Getting there: phasing the new 'Venice of London'
Newcastle and Gateshead, second favourites for the European City of Culture 2008 tag and host to this weekend's Stirling Prize bash, continue to regenerate, partially via a series of key new buildings (see pages 2744). Now London has the chance to end decades of blight in its King's Cross railwaylands (see pages 6 and 7).
This is what is called King's Cross Central, perhaps to mirror the other major developer site in the capital around a transport hub, Paddington Central in west London. Everything, it seems, is in the 'centre'.
But developer Argent St George has grasped the nettle with its billion-pound, 20-year plan for the 24ha site.
Action on the area is long overdue, and promises to bring order to the scruffy hinterland of St Pancras and King's Cross stations. Perhaps even, in Dickon Robinson's optimistic words, to turn it into the 'Venice of London'.
But it can also prove, as with Richard Rogers'transport 'nodes' ideas, that transport can be an effective driver.
Because the Channel Tunnel Rail Link's emergence (expected 2007), itself a response to new ideas about transport and Europe, is set to break the yoke of the 19th-century railway infrastructure that has blighted the area in the first place.
It is notable that the developer has chosen the same architects, Allies and Morrison and Porphyrios Associates, which starred in its Brindleyplace scheme in Birmingham - another city centre, mixed-use project which successfully breathed new life into an underdeveloped area and underappreciated canal system. At King's Cross Central there will be new bridges, new 'landmark public spaces', a commitment to public transport taking priority, housing, offices, some reuse of heritage buildings, and headline ideas about those listed gasholders.

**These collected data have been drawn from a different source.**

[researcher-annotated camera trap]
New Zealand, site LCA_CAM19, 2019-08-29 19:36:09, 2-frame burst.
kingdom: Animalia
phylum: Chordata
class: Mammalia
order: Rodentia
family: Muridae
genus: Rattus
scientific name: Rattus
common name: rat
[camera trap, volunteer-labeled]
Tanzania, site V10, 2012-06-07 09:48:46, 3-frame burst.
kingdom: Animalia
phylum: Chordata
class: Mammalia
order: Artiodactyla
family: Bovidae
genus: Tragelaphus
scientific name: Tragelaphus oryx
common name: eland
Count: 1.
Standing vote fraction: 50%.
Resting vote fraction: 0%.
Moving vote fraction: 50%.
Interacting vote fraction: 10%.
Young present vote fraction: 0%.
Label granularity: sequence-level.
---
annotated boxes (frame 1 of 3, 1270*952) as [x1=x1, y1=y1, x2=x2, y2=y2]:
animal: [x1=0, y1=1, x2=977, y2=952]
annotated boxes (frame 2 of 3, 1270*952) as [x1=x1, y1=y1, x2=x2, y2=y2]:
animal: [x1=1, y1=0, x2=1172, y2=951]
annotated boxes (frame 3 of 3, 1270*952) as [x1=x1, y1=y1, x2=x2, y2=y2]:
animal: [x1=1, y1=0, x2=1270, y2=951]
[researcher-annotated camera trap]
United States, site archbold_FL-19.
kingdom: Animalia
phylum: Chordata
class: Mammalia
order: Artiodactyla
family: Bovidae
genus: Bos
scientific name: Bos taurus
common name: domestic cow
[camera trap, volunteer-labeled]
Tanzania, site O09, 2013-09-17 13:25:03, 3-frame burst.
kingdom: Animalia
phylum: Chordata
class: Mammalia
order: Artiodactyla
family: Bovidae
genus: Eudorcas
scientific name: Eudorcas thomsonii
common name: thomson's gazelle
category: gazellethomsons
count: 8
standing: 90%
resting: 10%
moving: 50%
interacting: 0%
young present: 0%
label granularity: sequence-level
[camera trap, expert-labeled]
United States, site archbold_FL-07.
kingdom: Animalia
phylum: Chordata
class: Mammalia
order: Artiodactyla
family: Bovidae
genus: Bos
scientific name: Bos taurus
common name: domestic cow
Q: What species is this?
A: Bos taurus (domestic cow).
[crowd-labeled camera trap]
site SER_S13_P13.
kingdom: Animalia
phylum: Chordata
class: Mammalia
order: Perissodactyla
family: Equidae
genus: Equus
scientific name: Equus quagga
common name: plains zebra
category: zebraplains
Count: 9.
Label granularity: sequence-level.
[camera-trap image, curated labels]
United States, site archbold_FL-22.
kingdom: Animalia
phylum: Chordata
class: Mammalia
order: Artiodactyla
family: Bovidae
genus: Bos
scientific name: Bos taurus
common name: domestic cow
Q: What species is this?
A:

But where Argent's plan scores is in its sophisticated approach to land ownership. Effectively it has tied up all the land deals before the design stage, pooling the property assets for the long term so that it is not under short-term pressure to build a money-spinning building early on which distorts the scheme's ideal phasing. It is a new 'quarter'of London which deserves to succeed - and which has a better chance of remaining on track.